> [What this task involves] Gather every line in the rows below that contains the word "sari". Case counts, so a line matches only if its capitalization is the same.

> [Data listing]
====

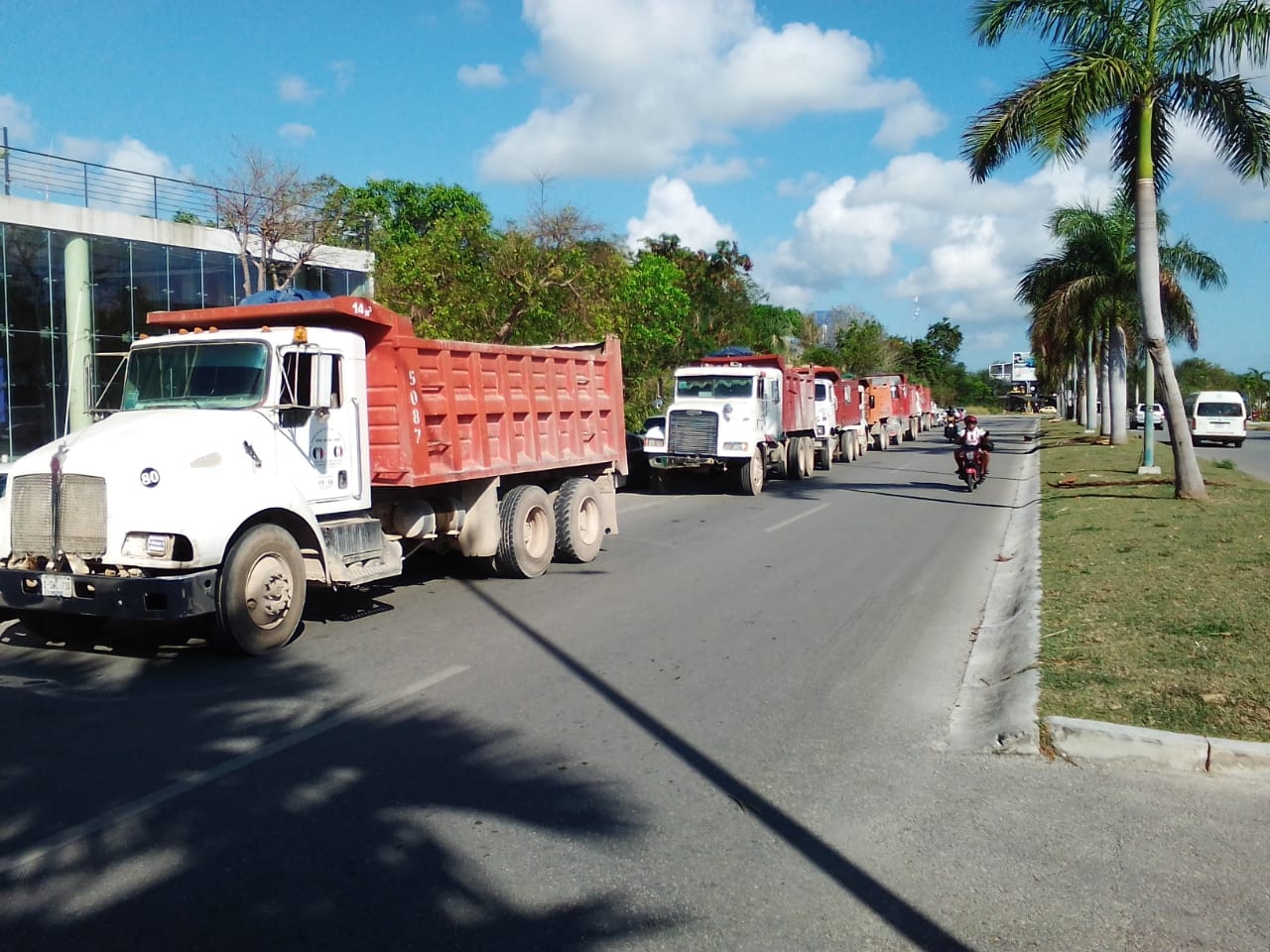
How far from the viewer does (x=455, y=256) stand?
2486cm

====

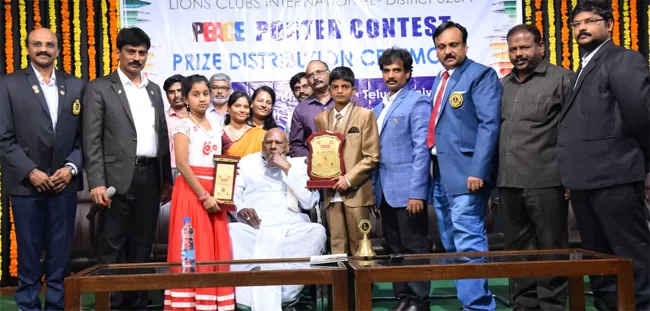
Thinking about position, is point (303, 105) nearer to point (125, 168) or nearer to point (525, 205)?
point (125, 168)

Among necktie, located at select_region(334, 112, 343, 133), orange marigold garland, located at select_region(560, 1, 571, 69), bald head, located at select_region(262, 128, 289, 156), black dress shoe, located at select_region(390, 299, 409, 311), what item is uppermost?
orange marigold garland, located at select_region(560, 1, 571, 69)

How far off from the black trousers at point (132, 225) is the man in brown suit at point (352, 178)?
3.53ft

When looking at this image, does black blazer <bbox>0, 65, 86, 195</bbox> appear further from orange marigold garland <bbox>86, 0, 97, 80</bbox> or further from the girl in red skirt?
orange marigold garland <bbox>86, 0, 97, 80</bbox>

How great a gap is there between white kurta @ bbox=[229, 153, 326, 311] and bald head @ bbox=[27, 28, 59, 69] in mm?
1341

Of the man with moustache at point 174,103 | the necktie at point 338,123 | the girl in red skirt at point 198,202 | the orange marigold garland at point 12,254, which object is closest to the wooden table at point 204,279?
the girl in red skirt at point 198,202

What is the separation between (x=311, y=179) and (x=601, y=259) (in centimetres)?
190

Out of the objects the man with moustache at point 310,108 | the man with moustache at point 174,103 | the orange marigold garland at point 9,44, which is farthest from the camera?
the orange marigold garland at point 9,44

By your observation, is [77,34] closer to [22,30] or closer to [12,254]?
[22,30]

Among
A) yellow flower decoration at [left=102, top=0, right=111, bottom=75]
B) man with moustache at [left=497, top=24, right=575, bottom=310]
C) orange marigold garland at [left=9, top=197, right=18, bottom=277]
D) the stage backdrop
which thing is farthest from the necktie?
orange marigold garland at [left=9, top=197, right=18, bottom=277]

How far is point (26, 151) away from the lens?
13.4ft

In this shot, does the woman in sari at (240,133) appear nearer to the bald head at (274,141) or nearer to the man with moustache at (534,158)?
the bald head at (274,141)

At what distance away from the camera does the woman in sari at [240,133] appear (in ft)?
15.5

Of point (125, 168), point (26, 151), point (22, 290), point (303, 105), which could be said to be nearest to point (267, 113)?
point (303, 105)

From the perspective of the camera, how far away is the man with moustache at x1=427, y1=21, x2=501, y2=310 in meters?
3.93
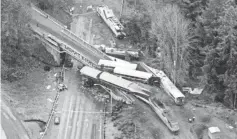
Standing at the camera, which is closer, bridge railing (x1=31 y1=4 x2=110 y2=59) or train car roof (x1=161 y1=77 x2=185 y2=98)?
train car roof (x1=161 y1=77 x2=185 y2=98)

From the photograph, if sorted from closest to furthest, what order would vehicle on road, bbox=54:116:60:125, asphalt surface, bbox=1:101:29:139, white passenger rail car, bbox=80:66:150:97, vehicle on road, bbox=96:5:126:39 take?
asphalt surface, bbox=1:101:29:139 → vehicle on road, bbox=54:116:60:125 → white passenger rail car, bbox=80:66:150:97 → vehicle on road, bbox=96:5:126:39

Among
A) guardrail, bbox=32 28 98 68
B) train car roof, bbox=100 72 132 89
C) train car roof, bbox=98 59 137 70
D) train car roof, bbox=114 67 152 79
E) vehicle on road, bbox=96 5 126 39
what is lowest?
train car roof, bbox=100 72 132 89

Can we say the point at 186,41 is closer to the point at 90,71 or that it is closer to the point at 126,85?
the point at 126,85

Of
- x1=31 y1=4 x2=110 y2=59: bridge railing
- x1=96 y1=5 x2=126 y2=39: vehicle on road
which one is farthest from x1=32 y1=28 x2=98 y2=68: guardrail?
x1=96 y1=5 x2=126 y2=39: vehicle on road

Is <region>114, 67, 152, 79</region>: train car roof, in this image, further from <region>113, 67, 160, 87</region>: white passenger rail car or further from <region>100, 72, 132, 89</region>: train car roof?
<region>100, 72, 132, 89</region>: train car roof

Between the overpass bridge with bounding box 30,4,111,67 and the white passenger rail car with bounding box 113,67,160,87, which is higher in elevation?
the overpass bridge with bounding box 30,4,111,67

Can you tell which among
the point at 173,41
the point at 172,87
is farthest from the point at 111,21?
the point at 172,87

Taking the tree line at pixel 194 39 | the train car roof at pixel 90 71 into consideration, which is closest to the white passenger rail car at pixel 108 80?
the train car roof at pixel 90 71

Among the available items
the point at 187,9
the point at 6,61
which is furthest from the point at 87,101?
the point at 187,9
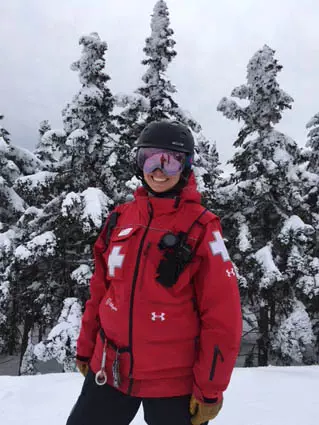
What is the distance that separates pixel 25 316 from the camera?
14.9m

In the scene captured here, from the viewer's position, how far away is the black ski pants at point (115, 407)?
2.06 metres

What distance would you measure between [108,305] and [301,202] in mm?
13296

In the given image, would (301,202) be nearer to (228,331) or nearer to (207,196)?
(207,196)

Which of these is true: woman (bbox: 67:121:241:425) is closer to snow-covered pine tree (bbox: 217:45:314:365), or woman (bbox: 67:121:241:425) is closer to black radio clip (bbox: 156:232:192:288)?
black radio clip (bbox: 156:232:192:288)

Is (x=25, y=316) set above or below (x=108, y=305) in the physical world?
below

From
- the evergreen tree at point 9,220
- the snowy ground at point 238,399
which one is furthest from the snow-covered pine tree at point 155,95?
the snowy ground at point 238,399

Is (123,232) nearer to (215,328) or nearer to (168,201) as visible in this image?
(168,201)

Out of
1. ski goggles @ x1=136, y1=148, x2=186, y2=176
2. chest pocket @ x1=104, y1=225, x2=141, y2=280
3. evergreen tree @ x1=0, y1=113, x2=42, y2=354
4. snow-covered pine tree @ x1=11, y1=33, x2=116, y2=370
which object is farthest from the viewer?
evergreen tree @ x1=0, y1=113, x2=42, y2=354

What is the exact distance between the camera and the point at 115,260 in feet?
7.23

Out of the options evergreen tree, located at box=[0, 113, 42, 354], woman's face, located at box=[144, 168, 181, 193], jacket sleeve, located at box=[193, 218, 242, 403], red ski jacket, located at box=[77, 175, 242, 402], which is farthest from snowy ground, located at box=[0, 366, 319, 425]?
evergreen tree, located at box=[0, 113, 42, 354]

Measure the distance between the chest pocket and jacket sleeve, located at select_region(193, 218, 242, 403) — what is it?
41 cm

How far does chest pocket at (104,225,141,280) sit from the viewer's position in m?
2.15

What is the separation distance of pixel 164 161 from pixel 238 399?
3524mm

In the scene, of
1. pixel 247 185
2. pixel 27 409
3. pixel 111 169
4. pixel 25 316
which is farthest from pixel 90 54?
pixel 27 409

====

> [Complete answer]
In this shot, does the woman in sari at (240,133) appear nearer to the bald head at (274,141) or nearer to the man with moustache at (534,158)?
At what distance away from the camera does the woman in sari at [240,133] appear (in ft)?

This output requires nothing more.